# 布置任务
#1 在介绍自建 K8s 集群日志收集经 JMQ 存入 JES 的文章中，新方案用什么来替代 kafka+es？
#2 接着这篇关于自建 K8s 集群日志收集经 JMQ 存入 JES 的文章，从最后一行之后续写下去。

# 所给文章
————

纳尼? 自建 K8s 集群日志收集还能通过 JMQ 保存到 JES
- 2024-09-30 北京
本文字数:5466 字
阅读完需:约 18 分钟
作者:京东科技 刘恩浩
一、背景
基于 K8s 集群的私有化交付方案中,日志收集采用了ilogtail+logstash+kafka+es 方案,其中 ilogtail 负责日志收集,logstash 负责对数据转换,kafka 负责对日志传递中的消峰进而减少 es 的写入压力,es 用来保存日志数据。在私有化交付中本方案中涉及的中间件一般需要单独部署,但是在京东内网环境的部署考虑到 kafka 和 es 的高可用,则不推荐采用单独部署的方案。
二、新方案实践
1.新方案简介
在京东内网环境部署 K8S 并收集日志, kafka+es 的替代方案考虑使用 JMQ+JES,由于 JMQ 的底层是基于 kafaka、JES 的底层基于 ES,所以该替换方案理论上是可行的
2.主要架构
数据流向大致如下
应用日志 -> ilogtail -> JMQ -> logstash -> JES
3.如何使用
核心改造点汇总
ilogtail nameservers 配置
增加解析 JMQ 域名的 nameserver(京东云主机上无法直接解析.local 域名)
spec:
spec:
dnsPolicy: "None"
dnsConfig:
nameservers:
- x.x.x.x # 可以解析jmq域名的nameserver
ilogtail flushers 配置
调整发送到 JMQ 到配置
apiVersion: v1
kind: ConfigMap
metadata:
name: ilogtail-user-cm
namespace: elastic-system
data:
app_stdout.yaml: |
flushers:
- Type: flusher_stdout
OnlyStdout: true
- Type: flusher_kafka_v2
Brokers:
- nameserver.jmq.jd.local:80 # jmq元数据地址
Topic: ai-middle-k8s-log-prod # jmq topic
ClientID: ai4middle4log # Kafka的用户ID(识别客户端并设置其唯一性),对应jmq的Group名称,重要‼️ (https://ilogtail.gitbook.io/ilogtail-docs/plugins/input/service-kafka#cai-ji-pei-zhi-v2)
logstash kafka&es 配置
apiVersion: v1
kind: ConfigMap
metadata:
name: logstash-config
namespace: elastic-system
labels:
elastic-app: logstash
data:
logstash.conf: |-
input {
kafka {
bootstrap_servers => ["nameserver.jmq.jd.local:80"] #jmq的元数据地址
group_id => "ai4middle4log" # jmq的Group的名称
client_id => "ai4middle4log" # jmq的Group的名称,即jmq的省略了kafka中的client_id概念,用Group名称代替
consumer_threads => 2
decorate_events => true
topics => ["ai-middle-k8s-log-prod"] # jmp的topic
auto_offset_reset => "latest"

————

# 数据条目

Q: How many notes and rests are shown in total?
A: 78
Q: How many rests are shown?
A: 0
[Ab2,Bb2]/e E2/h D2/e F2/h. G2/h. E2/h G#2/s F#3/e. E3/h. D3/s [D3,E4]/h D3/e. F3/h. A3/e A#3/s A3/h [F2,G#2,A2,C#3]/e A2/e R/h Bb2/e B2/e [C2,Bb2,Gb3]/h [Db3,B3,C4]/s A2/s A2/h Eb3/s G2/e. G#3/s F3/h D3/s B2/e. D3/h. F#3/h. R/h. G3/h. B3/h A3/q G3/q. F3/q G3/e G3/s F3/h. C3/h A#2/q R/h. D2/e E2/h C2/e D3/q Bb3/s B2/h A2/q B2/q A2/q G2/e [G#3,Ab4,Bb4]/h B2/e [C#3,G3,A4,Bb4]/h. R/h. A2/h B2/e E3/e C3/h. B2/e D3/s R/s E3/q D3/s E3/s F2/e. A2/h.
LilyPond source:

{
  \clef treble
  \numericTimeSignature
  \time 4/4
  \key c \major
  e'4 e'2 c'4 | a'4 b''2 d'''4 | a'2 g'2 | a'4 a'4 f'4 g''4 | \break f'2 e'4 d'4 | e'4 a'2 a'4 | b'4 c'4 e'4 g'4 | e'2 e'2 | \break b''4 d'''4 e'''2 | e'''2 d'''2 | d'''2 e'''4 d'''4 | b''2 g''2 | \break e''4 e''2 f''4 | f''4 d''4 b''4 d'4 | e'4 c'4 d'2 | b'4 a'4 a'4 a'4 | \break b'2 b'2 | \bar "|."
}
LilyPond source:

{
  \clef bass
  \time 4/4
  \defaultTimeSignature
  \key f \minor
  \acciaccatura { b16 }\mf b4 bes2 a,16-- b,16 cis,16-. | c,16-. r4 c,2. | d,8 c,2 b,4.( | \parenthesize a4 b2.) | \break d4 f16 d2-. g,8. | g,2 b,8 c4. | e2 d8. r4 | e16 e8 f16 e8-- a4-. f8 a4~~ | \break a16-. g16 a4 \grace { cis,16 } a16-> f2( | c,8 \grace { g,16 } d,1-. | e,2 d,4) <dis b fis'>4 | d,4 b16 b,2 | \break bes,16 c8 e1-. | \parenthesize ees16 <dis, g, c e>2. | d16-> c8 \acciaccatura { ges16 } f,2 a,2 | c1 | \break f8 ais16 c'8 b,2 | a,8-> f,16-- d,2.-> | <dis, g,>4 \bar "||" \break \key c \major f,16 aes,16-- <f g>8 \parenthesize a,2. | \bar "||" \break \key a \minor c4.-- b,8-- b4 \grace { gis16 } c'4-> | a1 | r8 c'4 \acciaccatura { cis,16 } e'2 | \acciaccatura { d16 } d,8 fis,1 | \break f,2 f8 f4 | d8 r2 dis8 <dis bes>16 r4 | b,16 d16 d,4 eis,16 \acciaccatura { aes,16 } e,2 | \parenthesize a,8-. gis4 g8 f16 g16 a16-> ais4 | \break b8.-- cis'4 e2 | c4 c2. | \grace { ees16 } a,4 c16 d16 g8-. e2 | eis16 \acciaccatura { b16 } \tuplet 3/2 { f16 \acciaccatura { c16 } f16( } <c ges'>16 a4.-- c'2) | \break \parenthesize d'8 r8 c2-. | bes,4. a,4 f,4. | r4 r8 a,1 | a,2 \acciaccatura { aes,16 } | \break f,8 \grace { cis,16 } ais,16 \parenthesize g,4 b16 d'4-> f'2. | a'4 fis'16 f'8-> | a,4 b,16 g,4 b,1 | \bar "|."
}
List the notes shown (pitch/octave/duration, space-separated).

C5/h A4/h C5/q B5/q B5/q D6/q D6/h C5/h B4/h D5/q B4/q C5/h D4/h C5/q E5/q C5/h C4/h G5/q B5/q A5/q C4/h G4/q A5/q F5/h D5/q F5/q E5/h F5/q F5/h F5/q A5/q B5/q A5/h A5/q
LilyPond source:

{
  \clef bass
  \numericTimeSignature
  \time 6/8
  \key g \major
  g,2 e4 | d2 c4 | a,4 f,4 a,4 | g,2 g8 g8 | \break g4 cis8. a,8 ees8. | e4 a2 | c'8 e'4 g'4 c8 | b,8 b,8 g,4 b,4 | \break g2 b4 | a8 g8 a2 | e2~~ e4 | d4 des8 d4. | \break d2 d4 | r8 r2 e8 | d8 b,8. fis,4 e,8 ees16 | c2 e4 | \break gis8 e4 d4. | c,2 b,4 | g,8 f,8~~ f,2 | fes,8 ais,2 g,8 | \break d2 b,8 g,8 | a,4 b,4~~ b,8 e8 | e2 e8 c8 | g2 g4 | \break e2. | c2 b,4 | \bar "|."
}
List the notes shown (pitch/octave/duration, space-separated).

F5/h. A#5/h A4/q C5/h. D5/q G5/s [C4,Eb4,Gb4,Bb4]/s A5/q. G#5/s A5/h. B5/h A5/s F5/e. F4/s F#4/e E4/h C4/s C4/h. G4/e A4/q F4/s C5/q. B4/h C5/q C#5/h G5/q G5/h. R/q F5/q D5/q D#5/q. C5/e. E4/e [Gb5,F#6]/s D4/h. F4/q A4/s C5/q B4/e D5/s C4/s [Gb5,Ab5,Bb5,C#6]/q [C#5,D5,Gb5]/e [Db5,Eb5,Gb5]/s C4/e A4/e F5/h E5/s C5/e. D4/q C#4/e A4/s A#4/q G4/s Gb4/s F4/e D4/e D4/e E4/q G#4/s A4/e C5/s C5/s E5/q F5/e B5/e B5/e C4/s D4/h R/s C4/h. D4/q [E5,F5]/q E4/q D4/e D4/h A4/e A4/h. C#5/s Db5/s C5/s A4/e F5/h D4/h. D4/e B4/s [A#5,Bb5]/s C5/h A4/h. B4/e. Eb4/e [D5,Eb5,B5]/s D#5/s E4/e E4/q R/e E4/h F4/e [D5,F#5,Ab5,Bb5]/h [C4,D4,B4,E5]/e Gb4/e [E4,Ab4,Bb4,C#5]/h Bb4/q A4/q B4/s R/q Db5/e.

————

# 各题答案
#1 新方案用 JMQ+JES 替代 kafka+es。

#2
codec => json { charset => "UTF-8" }
}
}
output {
elasticsearch {
hosts => ["http://x.x.x.x:40000","http://x.x.x.x:40000","http://x.x.x.x:40000"] # es地址
index => "%{[@metadata][kafka][topic]}-%{+YYYY-MM-dd}" # 索引规则
user => "XXXXXX" #jes的用户名
password => "xxxxx" #jes的密码
ssl => "false"
ssl_certificate_verification => "false"
}
}
ilogtail 的配置如下
# ilogtail-daemonset.yaml
apiVersion: apps/v1
kind: DaemonSet
metadata:
name: ilogtail-ds
namespace: elastic-system
labels:
k8s-app: logtail-ds
spec:
selector:
matchLabels:
k8s-app: logtail-ds
template:
metadata:
labels:
k8s-app: logtail-ds
spec:
dnsPolicy: "None"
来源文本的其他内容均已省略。